问题
Just trying to walk myself through how fitting a reciprocal function to data would go, using the following toy example:
# includes
library(ggplot2)
library(forecast)
library(scales)
# make data
sampledata <- as.data.frame( .1 * seq(1, 20))
names(sampledata) <- c("index")
sampledata$truevalue <- (1/sampledata$index)
# make noisy data
sampledata$noise <- runif(20, .5, 1.5)
sampledata$noisyvalue <-sampledata$noise * (1/sampledata$index)
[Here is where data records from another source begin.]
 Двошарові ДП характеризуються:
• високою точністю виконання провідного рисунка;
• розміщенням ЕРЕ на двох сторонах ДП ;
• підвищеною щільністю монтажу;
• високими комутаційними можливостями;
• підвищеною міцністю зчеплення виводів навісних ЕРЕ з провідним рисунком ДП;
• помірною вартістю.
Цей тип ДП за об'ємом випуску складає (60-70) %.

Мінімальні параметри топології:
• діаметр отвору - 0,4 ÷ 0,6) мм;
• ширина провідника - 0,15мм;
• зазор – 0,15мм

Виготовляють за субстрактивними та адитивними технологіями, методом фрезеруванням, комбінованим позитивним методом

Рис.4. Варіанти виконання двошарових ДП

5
# linearize transformation
sampledata$invvalue <- 1/sampledata$noisyvalue
# linear model
samplemodel <- lm(sampledata$invvalue ~ sampledata$index)
# predict
sampledata$predictedValues_hat <- predict(samplemodel, newdata=as.data.frame(sampledata$index))
# de-transform
sampledata$predictedvalues <- 1/sampledata$predictedValues_hat
# plot
sampleplot <- ggplot(data = sampledata, aes(x = index, y = noisyvalue)) +
geom_point() +
geom_line(color = 'red', data = sampledata, aes(x = index, y = sampledata$truevalue)) +
ggtitle("1/x Modeling Example") +
theme(plot.title = element_text(color="black", size=14, face="bold", hjust = .5)) +
geom_line(color = 'blue', data = sampledata, aes(x = index, y = sampledata$predictedvalues)) +
scale_x_continuous(breaks=seq(0, 10))
show(sampleplot)
This seems to work more or less ok, but I'm not understanding what's happening when I look at the model summary. Every run, I get the same result:
> summary(model)
Call:
lm(formula = sampledata$invvalue ~ sampledata$index)
Residuals:
Min 1Q Median 3Q Max
-3.211e-16 -2.215e-16 -1.218e-16 1.251e-16 6.001e-16
Coefficients:
Estimate Std. Error t value Pr(>|t|)
(Intercept) 6.641e-01 1.879e-16 3.535e+15 <2e-16 ***
sampledata$index 1.000e+00 3.176e-17 3.149e+16 <2e-16 ***
---
Signif. codes: 0 ‘***’ 0.001 ‘**’ 0.01 ‘*’ 0.05 ‘.’ 0.1 ‘ ’ 1
Residual standard error: 3.331e-16 on 9 degrees of freedom
Multiple R-squared: 1, Adjusted R-squared: 1
F-statistic: 9.916e+32 on 1 and 9 DF, p-value: < 2.2e-16
Warning message:
In summary.lm(model) : essentially perfect fit: summary may be unreliable
>
What is the significance of this "perfect fit" message? It certainly doesn't look on the plot like the model is "perfect" - neither to the noisy data nor the true generating source.
回答1:
I was just being stupid - the commenter pointed out I was running summary on a different model. Aargh.